*TEXTE FOURNI*.
□ □ □
Les concerts et les tournées
La carrière de nos deux chers artistes va être alors étroitement liée. Ils se partagent les services à Saint-Étienne-du-Mont. Donnent dans toute la France, dans toute l’Europe des joints récitals. Enregistrent peu, mais de façon marquante, créent les œuvres de Vierne et Tournemire reconstituées par Maurice Duruflé. Marie-Madeleine joue beaucoup les œuvres de son mari en pleine connaissance de l’interprétation qu’il préfère. En 1958, enregistrement du Requiem chez Érato, dirigé par l’auteur avec Marie-Madeleine à l’orgue et l’orchestre Lamoureux.
Le premier concert aux États-Unis
En 1964, Marie-Madeleine décide son époux, invité aux États-Unis, à s’y rendre. L’organiste Robert Burns King, de Burlington en Caroline du Nord, nous raconte les circonstances particulières du premier concert sur la terre d’Amérique, à Philadelphie. (voir hommages)
Les Grandes tournées
De 1964 à 1971, les Duruflé iront cinq fois aux États-Unis pour de grandes tournées (1964, 1966, 1967, 1969, 1971). Maurice Duruflé dirige son Requiem, Marie-Madeleine en tient la partie d’orgue dans la version avec orchestre ou pour orgue seul et complète tou- jours avec plusieurs pièces d’orgue. Son mari lui laisse de plus en plus souvent les œuvres de grande virtuosité. Ils font aussi deux tournées en Russie. Marie-Madeleine retourne seule aux États-Unis en 1974. L’accueil qu’elle trouve là-bas la galvanise.
Les compositions
Dans sa jeunesse, après ses études d’harmonie, à 14 ans, elle a beaucoup improvisé à l’orgue, mais elle a moins composé, moins écrit. Cependant elle nous laisse, dans un style très diffèrent, Six Fables de la Fontaine, composées pour les chorales d’enfants de sa sœur (Édition Durand) et quelques pages d’orgue et de piano qui seront bientôt éditées.
L'enseignement
Depuis l’âge de 14 ans elle a enseigné d’abord le solfège et le piano, puis l’orgue, à Cavaillon puis à Paris, et tous ses élèves témoignent de l’impression forte qu’elle leur a laissée. Lettres bouleversantes venues du monde entier reçues par sa sœur après sa mort.
L'accident
Le 29 mai 1975, c’est l’accident de la route. Tous les deux horriblement blessés. Après de graves opérations et au retour de dix mois de thalassothérapie et de lente remontée elle retrouve aussitôt son cher orgue de Saint-Étienne-du-Mont mais elle doit se priver de voyages et soigne avec un dévouement sans bornes son cher époux, jusqu’au décès de celui-ci en 1986. Mais le 25 avril 1980 elle a donné une version somptueuse du Requiem chanté par la Chorale Colbert que dirige sa sœur, utilisant de façon incomparable les possibilités de son magnifique instrument de Saint-Étienne-du-Mont. Ce sera la dernière exécution du Requiem en présence de l’auteur qui s’en est montré très heureux.
□ □ □
*MATÉRIEL FOURNI*.
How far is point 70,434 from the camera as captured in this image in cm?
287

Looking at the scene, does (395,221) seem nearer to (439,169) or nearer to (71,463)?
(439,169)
□ □ □
*CONSIGNE 1*.
D'après le texte sur les Duruflé, en quelle année Marie-Madeleine est-elle repartie seule aux États-Unis ?
*CONSIGNE 2*.
Reprends le texte sur les Duruflé à la suite de sa dernière phrase.
Ce matériel est indépendant du texte sur les Duruflé.

*RÉPONSE RÉDIGÉE 1*.
En 1974.

*RÉPONSE RÉDIGÉE 2*.
1989-1994 - Retour éblouissant à la carrière de concertiste
De 1989 à 1994, après de nouvelles opérations elle se retrouve en pleine possession de ses moyens et ce sont à nouveau les plus belles orgues de France et l’Amérique où son retour est accueilli comme un événement lorsque, en 1989, invitée par Dennis Keene à New York pour un « Hommage à Duruflé » elle vient jouer les œuvres de son mari.
Les Master Classes
Elle fait des Master classes à Toulouse en 1991 et à Denton, près de Dallas, où, appelée par Jesse Eschbach elle va rester de janvier à juin 1992.
Les grands succès
En ces années de plein épanouissement, elle est nommée officier des Arts et Lettres par le ministère de la Culture en 1987, et la Ville de Paris lui décerne sa médaille de vermeil (1998). Six grands concerts à Paris en hiver 1992-1993, qui restent dans toutes les mémoires : l’inauguration de l’orgue de Saint-Étienne-du-Mont, magnifiquement restauré par Bernard Dargassies, inauguration aussi de celui de la cathédrale américaine de Paris, également magistralement restauré par Monsieur Dargassies, Notre-Dame de Paris, Saint- Eustache, etc. Sa virtuosité est éblouissante et quand elle donne en bis, la quatrième Étude de Chopin, l’auditoire est surpris et transporté.
Les dernières épreuves, souffrances
Mais l’épreuve la guette encore – après tant de triomphes, de nouvelles séquelles de l’accident de 1975 dégradent peu à peu sa santé, obligeant à de nouvelles opérations. Les forces diminuent. Elle est encore à ses claviers de Saint-Étienne-du-Mont aux messes de 11h00 le dimanche où l’on fête en 1997 ses 50 ans de présence au cours d’une messe. Les paroissiens ou de simples auditeurs, venus de loin, disent que, seule, elle sait à ce point élever leur prière. Ce rôle d’organiste liturgique a toujours été pour elle, le tout premier ce qui, au moment de son décès, a permis à Monseigneur Pierre d’Ornellas, évêque auxiliaire de Paris, d’écrire : « Nombreux sont ceux qui reconnaissent combien la prière a été conduite, apaisée, élevée par la musique émanant des orgues de Saint-Étienne-du- Mont. Ma reconnaissance se joint d’autant plus à eux que ce fut une authentique participation à l’œuvre d’évangélisation de l’Église à Paris. Madame Duruflé, aux côtés de son mari, doit être maintenant surprise en découvrant en vérité le secret des cœurs atteints par l’orgue qu’elle faisait vibrer de tous ses jeux. »
En avril 1999 elle accorde une interview à la revue Organ et en juin elle vient écouter en la cathédrale américaine Ned Tipton qui tient à avoir ses avis pour l’interprétation de la Toccata de son mari, qu’il va jouer bientôt en Amérique. Elle est bien lasse, bien souffrante, mais toujours attentive...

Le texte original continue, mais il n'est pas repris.